Innovative Capabilities

We have a rich experience helping our clients fundamentally transform certain aspects of their operations based on developing, prototyping and implementing a number of new capabilities. These have ranged from next-generation matching engines, innovative models, developing comprehensive customer platforms, next-generation data strategy and others.

Sample Cases

Customer Data Platform – 360º Customer View

Our client needed a more robust data platform to centralize and organize their massive amounts of customer data. The also required a useable interface for marketers to plan a campaign’s initial counts, review past campaigns, and view the contact history across all channels for specific customers. The overall goal was to provide marketers with personalized views on their customers – starting at contacts. More specifically, the objective included:

  • Creation of a Big Data Repository as a central source of customer data
  • Development of user-friendly modules for marketing campaign results reporting, contact history
  • Delivering cross-channel communications prioritized by individual customer relevance
  • Messages are delivered to the right CM through the right channel at the right time

We accomplished all the above objectives on time and with quality, developing the Big Data repository in Hadoop framework, designed all the modules, prototypes and wrote requirements and produced Big Data Email Model to support their cross-channel communication objective.

Merchant Data Quality Enhancements

We were part of an engagement with a top issuer with a closed-loop merchant network where we focused on enhancing the quality of the Merchant Database with a number of customer-facing applications, such as e-Statementing.

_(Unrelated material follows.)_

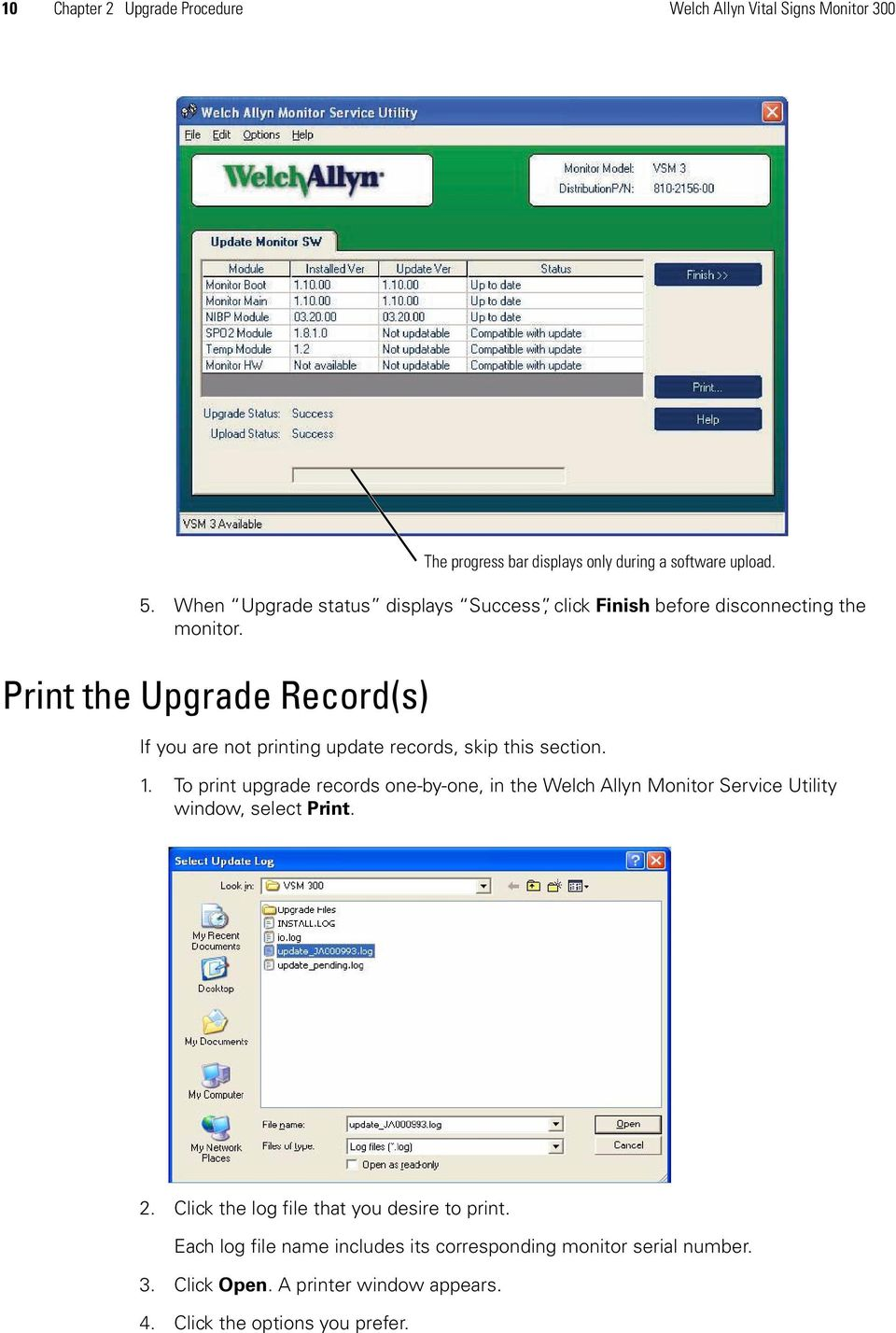 Print the Upgrade Record(s) The progress bar displays only during a software upload. If you are not printing update records, skip this section. 1.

We were tasked to evaluate, track and improve the quality of Merchant Database with emphasis on merchant names, addresses and others. We also focused on Identifying Client’s merchant share for applications like merchant acquisition, suppression identifications, merchant pricing and others. We conducted extensive analyses (segmentation, stratification, online cross-validation) and implemented a number of capability modules such as developing Data Enrichment Algorithms, Enhancing the Data Matching capabilities and others. As a result, we were able to:

  • Produce and set-up monthly reports for merchant data quality and disputes on merchants
  • Improve data quality of key data elements for e-Statement and disputes reducing efforts
  • Identify Client’s merchant share at merchant level

Next-Gen Data Strategy

Our client, a top card issuer in the US and globally, was leveraging numerous data sources for key decisions across the customer life-cycle (acquisitions, underwriting, customer management). Over time they had been accumulating more and more information and we were brought-in to create transparency of usage, data sources value, redundancies and overlaps. We conducted extensive diagnostics of applications, down to model /coefficient level in many cases and built comprehensive usage maps. Leveraging matching we evaluated overlaps between sources, within and especially across vendors and based on diagnostic models we evaluated the incremental value of data of a number of sources. We created a blue-print of the Next-Generation data strategy and assisted in contact re-negotiations with data vendors based on model-based detailed data source value assessment.

Customer Experience: Feedback Classification Model

Our client, a top card issuer, receives thousands of feedbacks / complaints each month through three channels – phone, chat and mail. We were tasked to build a text-mining based model to classify complaints into appropriate themes. Our client aimed at improving the customer experience, based on sharing insights with different business stakeholders and driving change. Another application was to produce report for regulators (CFPB). We built complaint classification model using text cleaning, text parsing, text structure/pattern analysis. We conducted extensive model validations. Improved around 30% in model coverage and 20% in model accuracy compared with existing rule based classification system. Created a process for classification and distribution of customer feedback to relevant business units / groups / stakeholders.